The saying "Life is a journey" is demonstrated in "Timeless Images," a photography exhibit currently on display at the Kenai Peninsula College Art Gallery.
The show, by Homer photographer Aleda Yourdon, consists of 20 16-by-20-inch black and white photographs. As Yourdon wrote in an explanation of her work, "the exhibit, in retrospect, seems to reflect a regeneration of awareness of the rhythm of life's challenges and our place in the world around us."
There is a female model in each of the photographs, and she seems to progress through a cycle of birth, physical existence, death and spiritual reawakening.
The first picture in the exhibit is "Human Nature." It depicts the woman huddled nude on a crude wooden staircase that is surrounded by and overgrown with dense foliage, as though she's part of, or at least spawned amid Mother Nature herself.
The first several pictures depict the woman in various natural settings, liked posed on a tree trunk in "Forgiving Tree." Pictures eight through 10, "More Than One," "Dream House" and "Death Do Us Part," are three of the four that are not in an outdoor, natural setting. In these, the model is shown dressed in elaborate wedding fare and placed in a glass case.
"More Than One"
The next four pictures seem to represent a physical death, or at least a passage from one state of being into another. The figure is dressed in black and is draped in a black shawl.

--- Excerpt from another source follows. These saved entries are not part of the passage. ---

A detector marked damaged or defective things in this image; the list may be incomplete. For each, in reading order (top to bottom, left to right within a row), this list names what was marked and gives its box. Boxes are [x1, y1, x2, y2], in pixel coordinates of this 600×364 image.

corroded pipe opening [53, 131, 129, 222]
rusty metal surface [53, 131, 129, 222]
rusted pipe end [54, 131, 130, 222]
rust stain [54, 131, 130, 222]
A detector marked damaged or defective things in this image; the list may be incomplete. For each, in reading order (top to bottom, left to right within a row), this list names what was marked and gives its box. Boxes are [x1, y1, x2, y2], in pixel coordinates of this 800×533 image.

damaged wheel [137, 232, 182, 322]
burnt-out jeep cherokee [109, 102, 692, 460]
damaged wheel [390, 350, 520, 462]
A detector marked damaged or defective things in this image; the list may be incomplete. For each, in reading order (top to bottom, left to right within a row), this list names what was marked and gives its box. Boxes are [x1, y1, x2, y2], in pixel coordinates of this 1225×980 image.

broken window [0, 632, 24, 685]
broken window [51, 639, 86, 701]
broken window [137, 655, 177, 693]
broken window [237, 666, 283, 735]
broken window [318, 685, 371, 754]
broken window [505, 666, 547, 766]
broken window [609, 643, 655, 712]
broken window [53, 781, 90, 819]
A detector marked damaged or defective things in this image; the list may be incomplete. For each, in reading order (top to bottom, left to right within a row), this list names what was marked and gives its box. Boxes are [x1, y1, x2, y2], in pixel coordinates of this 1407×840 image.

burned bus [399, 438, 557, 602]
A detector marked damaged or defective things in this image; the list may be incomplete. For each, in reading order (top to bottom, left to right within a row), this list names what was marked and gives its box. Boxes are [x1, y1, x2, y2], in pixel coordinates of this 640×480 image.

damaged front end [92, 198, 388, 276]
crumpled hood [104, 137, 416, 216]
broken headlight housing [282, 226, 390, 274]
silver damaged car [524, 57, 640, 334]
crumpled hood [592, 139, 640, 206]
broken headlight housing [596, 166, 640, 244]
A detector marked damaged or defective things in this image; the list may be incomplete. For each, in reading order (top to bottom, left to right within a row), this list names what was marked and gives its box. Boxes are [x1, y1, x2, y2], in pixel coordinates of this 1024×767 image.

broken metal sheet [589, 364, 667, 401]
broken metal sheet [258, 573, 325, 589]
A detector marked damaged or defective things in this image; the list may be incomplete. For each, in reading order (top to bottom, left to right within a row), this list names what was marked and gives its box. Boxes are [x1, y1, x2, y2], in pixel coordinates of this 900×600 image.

"As Above, So Below," picture 12 in the series, is a long shot of the darkly-clad woman standing on the beach at the edge of a pool of water left by the receding tide. Her image is reflected in the water below her. The picture is a collage of different textures, with the rippled pattern etched in the sand by the tide, the disturbed yet glassy surface of the water, and the craggy, snow-capped mountains in the background.
"Fly Away" is a more distant shot of the woman by the pool of water on the beach. This time her arms are outstretched and draped with a fringed black shawl so she looks, as the title implies, like she is about to take flight.
The next series of shots are of the woman posed on the beach dressed as an angel --complete with elaborate, feathered wings.
"Distant Shore," and the first of the angel pictures, is one of the few shots that is not sharply focused. The figure of the angel is double exposed, which makes her look transparent and effectively ethereal.
"Journey's End" is the last of the angel pictures, and arguably the most dramatic in the show. The model is posed at the edge of the surf with her arms reaching up to the cloudy sky. The tips of her wings curl around her body and her feet are sunken into the wet sand. The drama comes from the light captured in the shot.
Yourdon's works are on exhibit until Oct. 19. The gallery's hours are Monday through Thursday from 8 a.m. to 8 p.m. and Friday from 8 a.m. to 5 p.m.